Phase One: Quick, Indelible Real Life Sketches
You will need an inexpensive sketchbook (not too small, but one that you can use with your entire hand to draw freely, without depriving yourself of the opportunity to exercise your entire forearm along with your hand) and a permanent drawing tool such as a marker, ballpoint pen, felt-tip pen, etc. .
Then, all you need to do is look at people and very quickly, literally a couple of seconds after you look at the person, sketch the impression and energy of the body that he conveyed to you. The emotions you received. I filled out this page while sitting in a cafe. All these people were hurrying down the street while it was raining.
As you can see, there is nothing masterpiece here and I am not trying to draw the proportions correctly or fill in the details at the first stage. Sometimes the limbs are completed, sometimes not, it depends on what I paid more attention to in one position or another. However, these scribbles convey something: you can understand that these are completely different people. However, they have something in common - they are all in a hurry to get somewhere, but they are also different from each other. All these characters have different body energy. And this is what I mean by your practice for the first time!
The reason we'll do this before learning anatomy is because it's a skill that will be fundamental to creating more living bodies; and if you have already formed the habit of starting a drawing from a technical and precise side, then it will be difficult to “revive” the body at the next stage. The creator might get stuck with wooden dummy syndrome, and we don't want that. In the pictures shown below, you'll see the energy of the sketch underneath the completed, confident lines and how this helped finish the proper anatomy correctly while maintaining the dynamic of the quick sketch.

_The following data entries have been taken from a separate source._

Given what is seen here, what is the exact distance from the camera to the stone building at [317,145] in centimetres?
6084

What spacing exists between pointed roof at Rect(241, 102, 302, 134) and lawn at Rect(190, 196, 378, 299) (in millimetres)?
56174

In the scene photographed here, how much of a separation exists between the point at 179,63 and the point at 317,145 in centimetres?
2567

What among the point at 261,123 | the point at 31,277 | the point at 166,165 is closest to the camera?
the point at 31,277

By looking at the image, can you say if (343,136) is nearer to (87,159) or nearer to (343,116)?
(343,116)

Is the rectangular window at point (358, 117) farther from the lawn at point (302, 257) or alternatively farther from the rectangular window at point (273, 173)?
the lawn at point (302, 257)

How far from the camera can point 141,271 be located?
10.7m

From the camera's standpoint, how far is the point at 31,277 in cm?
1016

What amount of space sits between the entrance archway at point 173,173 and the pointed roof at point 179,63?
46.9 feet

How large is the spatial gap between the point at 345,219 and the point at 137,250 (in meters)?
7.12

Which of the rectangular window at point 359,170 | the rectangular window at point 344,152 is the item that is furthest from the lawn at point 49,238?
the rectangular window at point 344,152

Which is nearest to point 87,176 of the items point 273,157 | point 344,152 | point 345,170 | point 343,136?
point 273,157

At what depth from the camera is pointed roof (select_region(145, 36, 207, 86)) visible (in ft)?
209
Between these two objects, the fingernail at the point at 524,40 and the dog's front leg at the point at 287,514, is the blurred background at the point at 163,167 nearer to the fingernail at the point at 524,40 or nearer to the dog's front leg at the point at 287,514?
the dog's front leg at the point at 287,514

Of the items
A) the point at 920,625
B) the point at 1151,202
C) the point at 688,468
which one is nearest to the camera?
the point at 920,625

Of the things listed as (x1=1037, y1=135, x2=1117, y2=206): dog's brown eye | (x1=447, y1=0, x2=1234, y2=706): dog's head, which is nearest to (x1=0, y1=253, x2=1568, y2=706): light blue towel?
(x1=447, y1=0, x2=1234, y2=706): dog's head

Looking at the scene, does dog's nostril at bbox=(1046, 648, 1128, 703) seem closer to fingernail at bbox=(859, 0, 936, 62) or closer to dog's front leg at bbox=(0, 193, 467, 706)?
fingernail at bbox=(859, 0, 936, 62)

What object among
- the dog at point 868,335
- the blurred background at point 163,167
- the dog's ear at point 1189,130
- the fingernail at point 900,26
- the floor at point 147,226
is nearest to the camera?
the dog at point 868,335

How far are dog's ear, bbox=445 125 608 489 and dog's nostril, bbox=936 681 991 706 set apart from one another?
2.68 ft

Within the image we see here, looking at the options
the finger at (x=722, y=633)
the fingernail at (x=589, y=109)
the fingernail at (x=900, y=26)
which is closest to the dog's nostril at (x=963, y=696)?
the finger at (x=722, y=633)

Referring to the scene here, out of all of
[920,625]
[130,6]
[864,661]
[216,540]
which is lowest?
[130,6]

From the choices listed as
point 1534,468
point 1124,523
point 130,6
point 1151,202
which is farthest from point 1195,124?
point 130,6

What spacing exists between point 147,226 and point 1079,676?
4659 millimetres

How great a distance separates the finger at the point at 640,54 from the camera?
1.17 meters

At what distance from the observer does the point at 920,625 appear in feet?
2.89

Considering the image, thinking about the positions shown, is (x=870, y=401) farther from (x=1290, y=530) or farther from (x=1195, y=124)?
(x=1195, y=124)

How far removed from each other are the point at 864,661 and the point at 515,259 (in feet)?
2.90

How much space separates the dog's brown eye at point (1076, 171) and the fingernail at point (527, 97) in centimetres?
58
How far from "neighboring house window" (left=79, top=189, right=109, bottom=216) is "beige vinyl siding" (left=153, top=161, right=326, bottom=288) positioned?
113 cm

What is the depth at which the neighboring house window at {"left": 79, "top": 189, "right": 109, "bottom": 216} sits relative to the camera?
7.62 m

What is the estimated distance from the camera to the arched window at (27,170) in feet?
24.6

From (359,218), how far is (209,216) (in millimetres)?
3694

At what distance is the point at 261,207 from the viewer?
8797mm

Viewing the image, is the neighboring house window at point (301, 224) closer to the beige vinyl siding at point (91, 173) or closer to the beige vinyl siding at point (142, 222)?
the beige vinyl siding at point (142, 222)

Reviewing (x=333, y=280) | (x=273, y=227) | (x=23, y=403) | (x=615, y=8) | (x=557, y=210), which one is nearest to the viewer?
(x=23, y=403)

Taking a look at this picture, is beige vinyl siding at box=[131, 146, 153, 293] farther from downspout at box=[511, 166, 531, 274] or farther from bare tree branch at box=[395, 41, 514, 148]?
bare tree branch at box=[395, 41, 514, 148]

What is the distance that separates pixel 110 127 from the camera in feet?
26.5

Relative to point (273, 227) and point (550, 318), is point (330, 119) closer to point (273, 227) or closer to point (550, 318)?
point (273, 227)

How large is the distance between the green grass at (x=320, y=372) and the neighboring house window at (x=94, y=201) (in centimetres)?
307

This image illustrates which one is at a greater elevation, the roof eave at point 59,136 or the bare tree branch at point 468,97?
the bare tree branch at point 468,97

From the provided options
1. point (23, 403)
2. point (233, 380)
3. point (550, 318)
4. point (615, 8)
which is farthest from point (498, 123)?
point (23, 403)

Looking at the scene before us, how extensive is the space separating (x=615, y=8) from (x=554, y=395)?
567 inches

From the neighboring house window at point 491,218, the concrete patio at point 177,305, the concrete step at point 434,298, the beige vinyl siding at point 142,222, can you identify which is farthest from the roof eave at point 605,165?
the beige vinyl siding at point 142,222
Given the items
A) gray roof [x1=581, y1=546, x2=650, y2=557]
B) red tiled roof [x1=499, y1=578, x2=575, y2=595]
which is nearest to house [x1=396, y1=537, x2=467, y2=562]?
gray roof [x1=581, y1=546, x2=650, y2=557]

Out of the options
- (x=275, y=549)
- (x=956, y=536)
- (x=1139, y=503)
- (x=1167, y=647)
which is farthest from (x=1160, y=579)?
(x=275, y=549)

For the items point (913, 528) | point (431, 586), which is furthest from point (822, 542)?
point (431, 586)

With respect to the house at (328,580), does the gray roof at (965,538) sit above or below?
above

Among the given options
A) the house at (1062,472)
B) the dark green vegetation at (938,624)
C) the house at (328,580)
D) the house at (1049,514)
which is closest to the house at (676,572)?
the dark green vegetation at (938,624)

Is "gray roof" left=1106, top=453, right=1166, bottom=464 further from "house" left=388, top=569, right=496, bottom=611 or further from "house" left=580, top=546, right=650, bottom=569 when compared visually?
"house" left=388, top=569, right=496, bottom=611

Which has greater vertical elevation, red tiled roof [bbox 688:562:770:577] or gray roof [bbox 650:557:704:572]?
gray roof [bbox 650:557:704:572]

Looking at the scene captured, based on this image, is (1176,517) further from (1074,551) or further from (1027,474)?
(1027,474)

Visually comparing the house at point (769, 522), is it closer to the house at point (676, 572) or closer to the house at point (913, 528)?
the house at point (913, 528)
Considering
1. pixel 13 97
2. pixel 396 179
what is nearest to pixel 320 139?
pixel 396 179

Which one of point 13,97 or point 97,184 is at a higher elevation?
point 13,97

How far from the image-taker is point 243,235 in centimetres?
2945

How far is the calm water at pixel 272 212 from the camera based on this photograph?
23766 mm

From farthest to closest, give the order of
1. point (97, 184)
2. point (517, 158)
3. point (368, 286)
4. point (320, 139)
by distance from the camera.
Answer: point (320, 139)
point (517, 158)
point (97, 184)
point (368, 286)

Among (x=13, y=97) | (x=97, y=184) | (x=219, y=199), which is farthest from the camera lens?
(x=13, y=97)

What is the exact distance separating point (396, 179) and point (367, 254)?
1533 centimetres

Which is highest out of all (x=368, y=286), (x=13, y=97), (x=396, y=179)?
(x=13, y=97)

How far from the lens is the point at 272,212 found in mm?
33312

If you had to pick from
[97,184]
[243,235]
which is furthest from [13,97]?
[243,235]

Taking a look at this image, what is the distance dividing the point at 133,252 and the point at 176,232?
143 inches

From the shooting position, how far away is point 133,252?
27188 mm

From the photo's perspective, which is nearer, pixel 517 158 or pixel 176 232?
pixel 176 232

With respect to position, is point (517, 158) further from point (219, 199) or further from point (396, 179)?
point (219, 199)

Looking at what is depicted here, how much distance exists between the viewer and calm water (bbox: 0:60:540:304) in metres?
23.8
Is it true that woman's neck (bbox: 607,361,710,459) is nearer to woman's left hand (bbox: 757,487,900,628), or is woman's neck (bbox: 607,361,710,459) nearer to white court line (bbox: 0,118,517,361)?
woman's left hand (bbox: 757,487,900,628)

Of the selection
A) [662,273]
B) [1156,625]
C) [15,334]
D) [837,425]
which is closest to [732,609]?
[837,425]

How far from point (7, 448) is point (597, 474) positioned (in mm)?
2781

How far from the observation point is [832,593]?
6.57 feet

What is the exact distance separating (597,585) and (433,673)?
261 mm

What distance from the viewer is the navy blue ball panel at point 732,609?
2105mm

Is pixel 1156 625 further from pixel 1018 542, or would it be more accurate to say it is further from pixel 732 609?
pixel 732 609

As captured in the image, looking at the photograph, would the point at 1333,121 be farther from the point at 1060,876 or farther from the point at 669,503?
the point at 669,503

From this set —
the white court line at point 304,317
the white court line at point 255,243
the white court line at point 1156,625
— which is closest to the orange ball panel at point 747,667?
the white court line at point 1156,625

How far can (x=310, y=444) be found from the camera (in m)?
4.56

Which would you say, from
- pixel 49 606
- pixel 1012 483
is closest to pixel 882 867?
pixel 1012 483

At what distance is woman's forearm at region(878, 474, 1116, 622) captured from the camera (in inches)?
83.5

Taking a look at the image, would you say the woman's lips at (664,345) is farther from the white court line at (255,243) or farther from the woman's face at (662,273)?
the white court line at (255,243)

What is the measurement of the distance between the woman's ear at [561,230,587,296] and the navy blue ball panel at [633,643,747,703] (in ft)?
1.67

Another desirable result of this practice: we learn a lot by observing, but even more by actively observing (by sketching). While drawing my crowd of people above, I noticed how someone bends over to bear a heavy load, how rare it is to find a person who will walk with the correct upright posture in our tired society, how many people held the phone to their ear, and so on. Observing is always a good thing and will never be a waste of time, but it would be more effective to take some notes or sketches while doing so: it's like hitting the "save" button to capture and store the learned skills in your system. The more you observe and sketch, the more you imagine it on your body, instinctively already knowing how to draw certain things. This will be useful for the second phase (and for your career as an artist, of course).